Given instruction ▸
Render the lines below as a JSON list of strings, one string per line, skipping blank lines. Leave the pictures out.

━━━━━━

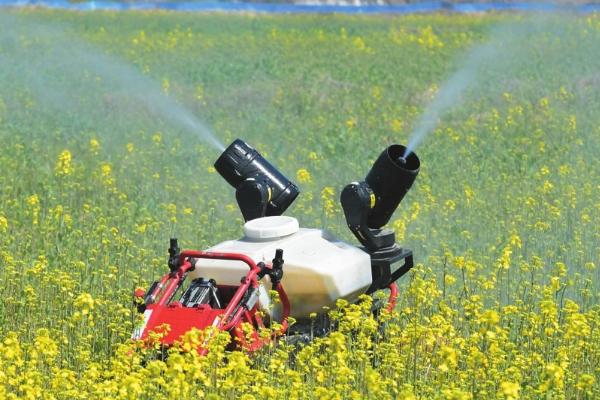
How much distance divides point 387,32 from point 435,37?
5.65 feet

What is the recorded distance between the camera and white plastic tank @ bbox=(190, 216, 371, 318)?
730 centimetres

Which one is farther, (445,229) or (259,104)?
(259,104)

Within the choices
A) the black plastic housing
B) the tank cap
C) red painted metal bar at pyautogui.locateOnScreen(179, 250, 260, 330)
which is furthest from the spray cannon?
red painted metal bar at pyautogui.locateOnScreen(179, 250, 260, 330)

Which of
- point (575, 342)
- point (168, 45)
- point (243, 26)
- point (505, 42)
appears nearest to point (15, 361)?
point (575, 342)

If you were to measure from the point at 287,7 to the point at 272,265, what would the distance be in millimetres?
25997

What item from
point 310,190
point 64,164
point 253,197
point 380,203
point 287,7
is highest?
point 253,197

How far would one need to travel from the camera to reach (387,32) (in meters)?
26.4

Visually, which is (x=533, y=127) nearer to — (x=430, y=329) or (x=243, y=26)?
(x=430, y=329)

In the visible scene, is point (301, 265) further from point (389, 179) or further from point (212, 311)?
point (389, 179)

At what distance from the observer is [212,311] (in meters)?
6.93

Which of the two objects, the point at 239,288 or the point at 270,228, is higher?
the point at 270,228

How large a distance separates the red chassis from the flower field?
15 cm

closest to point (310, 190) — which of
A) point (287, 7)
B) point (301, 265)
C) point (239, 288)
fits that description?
point (301, 265)

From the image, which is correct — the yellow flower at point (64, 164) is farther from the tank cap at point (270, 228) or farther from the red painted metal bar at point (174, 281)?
the red painted metal bar at point (174, 281)
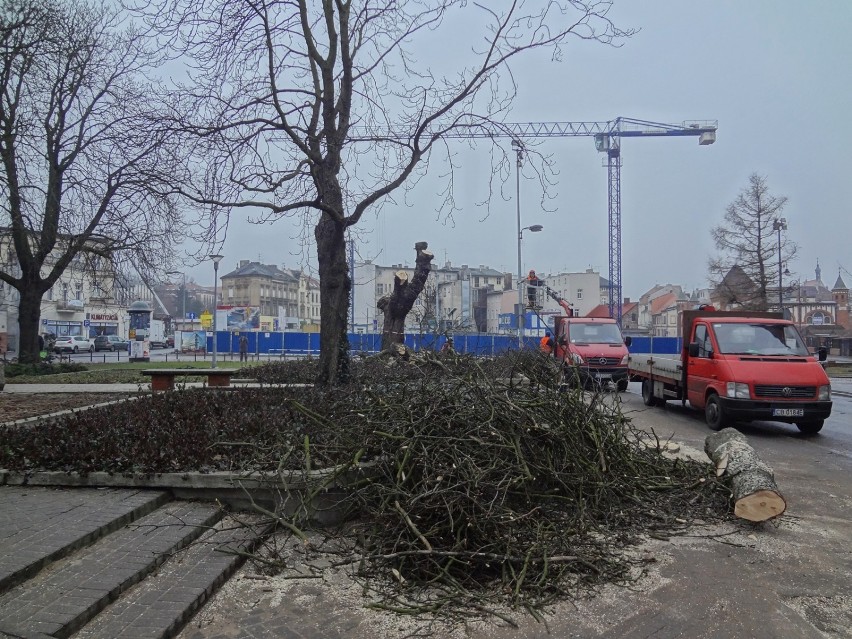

━━━━━━

Written answer ▸
[
  "How much distance divides point 387,32 from point 435,37?",
  "5.65 feet",
  "What is the recorded distance between the camera and white plastic tank @ bbox=(190, 216, 371, 318)?",
  "730 centimetres",
  "Which one is farther, (445,229) or (259,104)?",
  "(259,104)",
  "Within the choices",
  "A) the black plastic housing",
  "B) the tank cap",
  "C) red painted metal bar at pyautogui.locateOnScreen(179, 250, 260, 330)",
  "which is furthest from the spray cannon?",
  "red painted metal bar at pyautogui.locateOnScreen(179, 250, 260, 330)",
  "Which of",
  "- point (575, 342)",
  "- point (168, 45)",
  "- point (243, 26)",
  "- point (505, 42)",
  "appears nearest to point (15, 361)?",
  "point (575, 342)",
  "If you were to measure from the point at 287,7 to the point at 272,265, what would the distance be in millimetres?",
  "25997",
  "What item from",
  "point 310,190",
  "point 64,164",
  "point 253,197",
  "point 380,203",
  "point 287,7",
  "is highest?",
  "point 253,197",
  "How far would one need to travel from the camera to reach (387,32) (in meters)?",
  "26.4",
  "Visually, which is (x=533, y=127) nearer to — (x=430, y=329) or (x=243, y=26)?",
  "(x=430, y=329)",
  "In the visible scene, is point (301, 265) further from point (389, 179) or further from point (212, 311)?",
  "point (389, 179)",
  "At what distance from the observer is [212,311] (in meters)?",
  "6.93",
  "Which of the two objects, the point at 239,288 or the point at 270,228, is higher?",
  "the point at 270,228",
  "How large a distance separates the red chassis from the flower field?",
  "15 cm",
  "closest to point (310, 190) — which of",
  "A) point (287, 7)",
  "B) point (301, 265)",
  "C) point (239, 288)",
  "fits that description?",
  "point (301, 265)",
  "From the image, which is correct — the yellow flower at point (64, 164) is farther from the tank cap at point (270, 228) or farther from the red painted metal bar at point (174, 281)?",
  "the red painted metal bar at point (174, 281)"
]